Extracted data entries –
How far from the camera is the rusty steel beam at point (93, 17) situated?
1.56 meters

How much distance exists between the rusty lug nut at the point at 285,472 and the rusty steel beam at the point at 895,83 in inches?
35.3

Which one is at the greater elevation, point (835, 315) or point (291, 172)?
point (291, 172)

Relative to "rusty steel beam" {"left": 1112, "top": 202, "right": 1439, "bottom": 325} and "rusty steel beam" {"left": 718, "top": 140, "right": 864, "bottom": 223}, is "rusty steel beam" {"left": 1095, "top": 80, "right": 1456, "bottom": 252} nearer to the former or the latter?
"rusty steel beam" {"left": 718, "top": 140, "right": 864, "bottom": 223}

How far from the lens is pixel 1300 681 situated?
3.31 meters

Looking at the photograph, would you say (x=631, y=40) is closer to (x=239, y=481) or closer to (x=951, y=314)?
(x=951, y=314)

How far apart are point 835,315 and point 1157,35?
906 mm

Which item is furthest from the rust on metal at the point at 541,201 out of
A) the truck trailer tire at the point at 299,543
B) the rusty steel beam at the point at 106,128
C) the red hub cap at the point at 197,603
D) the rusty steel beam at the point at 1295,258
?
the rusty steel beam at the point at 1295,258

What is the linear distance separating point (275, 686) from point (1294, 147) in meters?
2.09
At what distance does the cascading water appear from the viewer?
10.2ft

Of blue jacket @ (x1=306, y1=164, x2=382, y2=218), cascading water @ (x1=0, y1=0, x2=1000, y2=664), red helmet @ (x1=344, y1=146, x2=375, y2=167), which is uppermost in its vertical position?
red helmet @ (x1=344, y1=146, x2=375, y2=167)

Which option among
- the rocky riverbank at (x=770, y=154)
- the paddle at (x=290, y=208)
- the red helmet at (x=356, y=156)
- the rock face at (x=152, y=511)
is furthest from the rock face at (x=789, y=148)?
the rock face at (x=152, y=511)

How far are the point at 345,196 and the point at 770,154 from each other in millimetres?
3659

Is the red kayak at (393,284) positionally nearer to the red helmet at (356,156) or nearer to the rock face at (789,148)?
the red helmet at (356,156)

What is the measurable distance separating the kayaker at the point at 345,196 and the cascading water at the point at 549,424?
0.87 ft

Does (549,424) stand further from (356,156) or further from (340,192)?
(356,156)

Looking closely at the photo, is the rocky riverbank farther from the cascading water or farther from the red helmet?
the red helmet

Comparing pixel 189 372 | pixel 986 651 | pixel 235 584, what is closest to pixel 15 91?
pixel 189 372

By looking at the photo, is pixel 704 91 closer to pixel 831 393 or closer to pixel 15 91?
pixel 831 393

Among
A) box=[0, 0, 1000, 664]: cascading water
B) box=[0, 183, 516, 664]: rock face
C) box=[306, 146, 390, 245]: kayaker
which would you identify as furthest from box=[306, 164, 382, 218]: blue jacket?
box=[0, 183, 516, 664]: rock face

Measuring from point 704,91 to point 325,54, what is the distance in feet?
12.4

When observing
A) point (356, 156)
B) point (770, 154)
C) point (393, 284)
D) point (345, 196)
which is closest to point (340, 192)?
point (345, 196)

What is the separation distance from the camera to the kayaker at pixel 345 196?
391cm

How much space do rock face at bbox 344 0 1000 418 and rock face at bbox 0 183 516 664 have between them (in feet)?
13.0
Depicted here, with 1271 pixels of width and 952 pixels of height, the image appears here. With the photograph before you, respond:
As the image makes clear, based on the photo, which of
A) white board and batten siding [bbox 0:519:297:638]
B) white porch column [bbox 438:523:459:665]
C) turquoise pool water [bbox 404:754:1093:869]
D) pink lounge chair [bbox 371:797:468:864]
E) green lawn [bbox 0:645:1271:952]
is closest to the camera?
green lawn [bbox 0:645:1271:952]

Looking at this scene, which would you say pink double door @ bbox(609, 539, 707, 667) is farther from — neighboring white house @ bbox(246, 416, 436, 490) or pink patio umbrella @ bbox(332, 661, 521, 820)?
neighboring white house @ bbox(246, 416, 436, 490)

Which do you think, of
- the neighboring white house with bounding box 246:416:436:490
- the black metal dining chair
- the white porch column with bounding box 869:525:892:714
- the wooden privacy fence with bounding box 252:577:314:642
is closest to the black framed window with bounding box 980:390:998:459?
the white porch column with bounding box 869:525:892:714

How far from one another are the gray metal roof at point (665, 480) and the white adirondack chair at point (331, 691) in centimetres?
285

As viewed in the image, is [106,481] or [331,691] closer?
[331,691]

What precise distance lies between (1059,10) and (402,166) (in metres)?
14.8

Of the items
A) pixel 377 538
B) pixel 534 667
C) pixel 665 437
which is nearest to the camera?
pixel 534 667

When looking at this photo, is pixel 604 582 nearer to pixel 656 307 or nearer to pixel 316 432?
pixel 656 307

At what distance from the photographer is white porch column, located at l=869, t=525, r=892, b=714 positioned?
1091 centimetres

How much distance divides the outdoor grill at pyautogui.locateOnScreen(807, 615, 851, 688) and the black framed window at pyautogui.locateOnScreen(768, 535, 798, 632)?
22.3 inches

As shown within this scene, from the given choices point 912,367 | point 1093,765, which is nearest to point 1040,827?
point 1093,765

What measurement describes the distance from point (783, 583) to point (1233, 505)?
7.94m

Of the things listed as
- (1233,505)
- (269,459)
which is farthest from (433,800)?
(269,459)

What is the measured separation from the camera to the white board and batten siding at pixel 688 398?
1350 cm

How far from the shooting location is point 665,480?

Problem statement –
Give back, unchanged, every line from the one with "Which do you think, of" to the end of the entries above.

Exercise output –
Which do you think, of
- the neighboring white house with bounding box 246:416:436:490
- the black metal dining chair
- the white porch column with bounding box 869:525:892:714
- the wooden privacy fence with bounding box 252:577:314:642
is closest to the black framed window with bounding box 980:390:998:459?
the white porch column with bounding box 869:525:892:714

How far from one another are the gray metal roof at point (665, 480) and the white adirondack chair at point (331, 691) in centimetres?
285

As viewed in the image, is [106,481] or [331,691] closer?
[331,691]

What precise distance lies between (1059,10) and (402,166) (in metres)?
14.8

Of the items
A) pixel 377 538
B) pixel 534 667
C) pixel 665 437
which is nearest to the camera?
pixel 534 667

When looking at this photo, is pixel 604 582 nearer to pixel 656 307 or nearer to pixel 316 432?
pixel 656 307

At what distance from the photographer is white porch column, located at l=869, t=525, r=892, b=714 positioned?
1091 centimetres

How much distance divides the outdoor grill at pyautogui.locateOnScreen(807, 615, 851, 688) and the black framed window at pyautogui.locateOnScreen(768, 535, 798, 632)?
22.3 inches

As shown within this scene, from the given choices point 912,367 | point 1093,765, which is nearest to point 1040,827?
point 1093,765

What measurement describes the distance from point (783, 583) to point (1233, 505)?
7.94m

Of the things listed as
- (1233,505)
- (269,459)
which is farthest from (433,800)?
(269,459)

What is the measured separation from the camera to the white board and batten siding at pixel 688 398?
1350 cm

How far from the shooting location is point 665,480?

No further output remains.